Possiamo allora accontentarci, tollerare che, in nome di un principio dal punto di vista teorico e ideologico comprensibile, sul piano concreto alla pubblica accusa nel nostro paese sia garantito questo livello di discrezionalità, la cui ampiezza assume inevitabilmente sfumature politiche?
Meritoriamente il governo sta introducendo un primo principio di temperamento di questa discrezionalità, attraverso la individuazione di un criterio oggettivo e ragionevole, quello della tenuità del fatto, che può consentire la selezione trasparente e verificabile dei fatti da perseguire.
Il che dimostra che si può ben affrontare il tema senza con questo modificare il principio sancito dalla costituzione. E tuttavia a me pare non possiamo accontentarci, e sia doveroso ragionare più complessivamente di un diverso equilibrio tra autonomia della pubblica accusa e rigoroso rispetto di un principio di legalità, a tutela dell’uguaglianza delle persone e del corretto esercizio della funzione giudiziaria.

Da ultimo, ma non per ultimo, io credo non si possa ignorare la questione della effettiva terzietà del giudice nel rapporto tra le parti all’interno del processo penale. Non conosco uno tra gli avvocati penalisti, i professionisti cioè che di mestiere tutelano i diritti sia degli indagati sia delle parti offese del reato, che non denunci il malfunzionamento del sistema attuale, costruito sulla carta su un modello di processo accusatorio nel quale pubblica accusa e difesa dovrebbero essere sullo stesso piano, e nel quale invece questo equilibrio spesso non si rinviene, per la obiettiva contiguità, di carriera e di stanza, tra i pubblici ministeri e i giudici.
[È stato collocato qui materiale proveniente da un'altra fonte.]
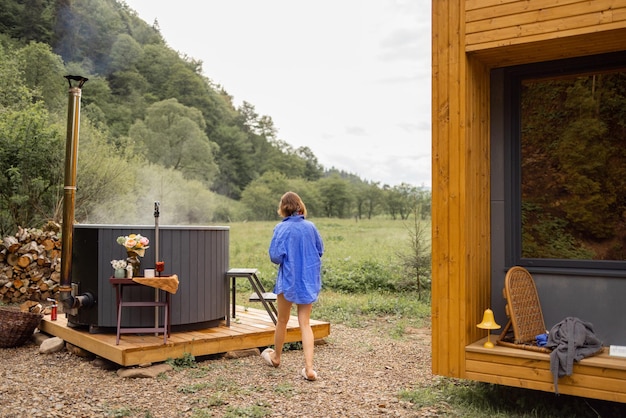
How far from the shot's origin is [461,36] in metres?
3.95

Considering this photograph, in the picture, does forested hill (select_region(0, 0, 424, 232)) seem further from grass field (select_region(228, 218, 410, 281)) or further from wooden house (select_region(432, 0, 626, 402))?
wooden house (select_region(432, 0, 626, 402))

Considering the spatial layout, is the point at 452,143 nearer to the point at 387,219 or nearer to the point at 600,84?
the point at 600,84

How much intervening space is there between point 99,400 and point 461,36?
12.0 ft

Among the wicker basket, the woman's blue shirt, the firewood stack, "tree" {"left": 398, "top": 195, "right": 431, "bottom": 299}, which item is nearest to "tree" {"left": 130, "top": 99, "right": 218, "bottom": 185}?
the firewood stack

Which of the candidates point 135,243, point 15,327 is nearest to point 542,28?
point 135,243

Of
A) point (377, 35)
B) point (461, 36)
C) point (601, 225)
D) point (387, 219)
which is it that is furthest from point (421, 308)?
point (377, 35)

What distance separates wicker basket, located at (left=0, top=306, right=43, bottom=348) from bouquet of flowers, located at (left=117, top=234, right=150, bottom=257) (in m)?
1.59

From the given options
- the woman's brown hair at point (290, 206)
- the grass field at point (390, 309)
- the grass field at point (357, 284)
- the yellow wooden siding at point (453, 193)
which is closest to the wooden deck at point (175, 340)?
the woman's brown hair at point (290, 206)

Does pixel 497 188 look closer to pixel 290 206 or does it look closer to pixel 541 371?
pixel 541 371

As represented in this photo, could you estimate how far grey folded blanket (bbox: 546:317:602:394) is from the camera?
354 centimetres

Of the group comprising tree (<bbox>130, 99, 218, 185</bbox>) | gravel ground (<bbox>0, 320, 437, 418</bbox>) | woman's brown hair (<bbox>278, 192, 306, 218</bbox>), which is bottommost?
gravel ground (<bbox>0, 320, 437, 418</bbox>)

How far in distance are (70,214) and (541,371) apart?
4519 millimetres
Era lo stesso Giovanni Falcone, d’altronde, convinto della necessità di una specifica formazione professionale del pubblico ministero, diversa per “esperienze, competenze, capacità, preparazione anche tecnica” da quella del giudice “figura neutrale, non coinvolta, al di sopra delle parti”. È una questione decisiva per il buon funzionamento del sistema, che troppo spesso viene banalizzata o svilita da chi ha tutto l’interesse a mantenere lo status quo, spesso facendo un processo alle intenzioni di chi la propone.
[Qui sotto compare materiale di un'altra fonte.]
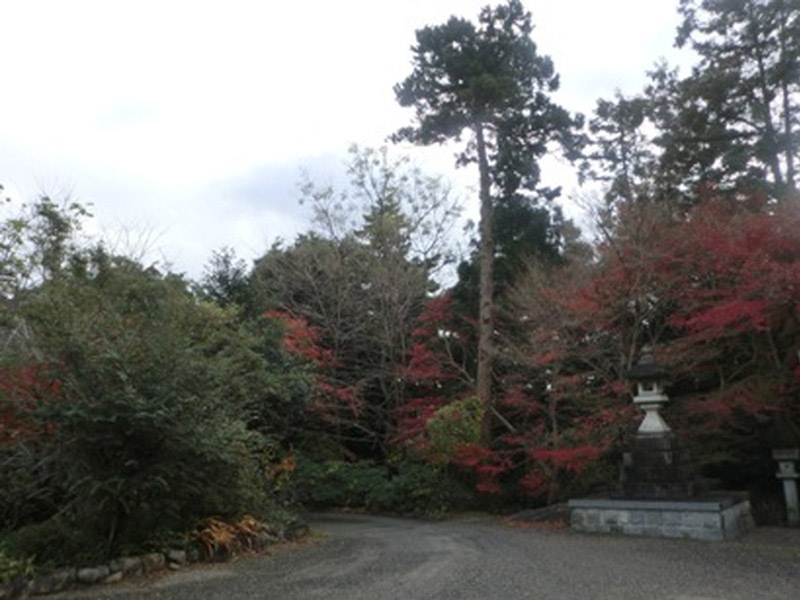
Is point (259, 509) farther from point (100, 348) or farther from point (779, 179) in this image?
point (779, 179)

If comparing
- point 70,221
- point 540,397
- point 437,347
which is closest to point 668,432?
point 540,397

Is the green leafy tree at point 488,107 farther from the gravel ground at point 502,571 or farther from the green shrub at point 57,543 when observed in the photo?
the green shrub at point 57,543

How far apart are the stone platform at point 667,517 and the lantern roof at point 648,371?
6.74ft

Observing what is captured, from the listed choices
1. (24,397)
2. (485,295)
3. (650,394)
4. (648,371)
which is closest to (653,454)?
(650,394)

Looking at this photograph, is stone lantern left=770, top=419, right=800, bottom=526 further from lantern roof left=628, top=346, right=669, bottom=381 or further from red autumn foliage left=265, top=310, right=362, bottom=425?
red autumn foliage left=265, top=310, right=362, bottom=425

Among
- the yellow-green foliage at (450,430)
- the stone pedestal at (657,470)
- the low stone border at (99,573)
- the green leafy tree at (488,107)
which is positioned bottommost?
the low stone border at (99,573)

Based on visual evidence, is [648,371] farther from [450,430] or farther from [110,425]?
[110,425]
Pur consapevole che si tratta di un tema da maneggiare con cura io penso non si possa più eludere, e sia giunto il tempo di discutere e immaginare meccanismi in grado di garantire meglio di quanto non accada oggi la effettiva terzietà ed equidistanza del giudice che deve decidere e valutare sulle richieste di pubblica accusa e difesa, pur nella piena salvaguardia dell’autonomia e indipendenza della magistratura, cui ogni sincero democratico è affezionato.

Cito ancora, per concludere, Giovanni Falcone che si chiedeva come fosse “possibile che in un regime liberal-democratico quale quello italiano non vi sia ancora una politica giudiziaria, e tutto sia riservato alle decisioni, assolutamente irresponsabili, dei vari uffici di procura e spesso dei singoli sostituti…mi sembra quindi giunto il momento di razionalizzare e coordinare l’attività del pubblico ministero, finora reso praticamente irresponsabile da una visione feticistica dell’azione penale e dalla mancanza di efficaci controlli della sua attività”

Ecco, se davvero il partito democratico vuole aiutare il governo a perseguire, anche nel campo della giustizia, la stagione di riforme profonde ed incisive che consentano al paese di voltare davvero pagina, non è più il tempo di timidezze e occorre affrontare con coraggio anche questi nodi da troppo tempo sul tappeto.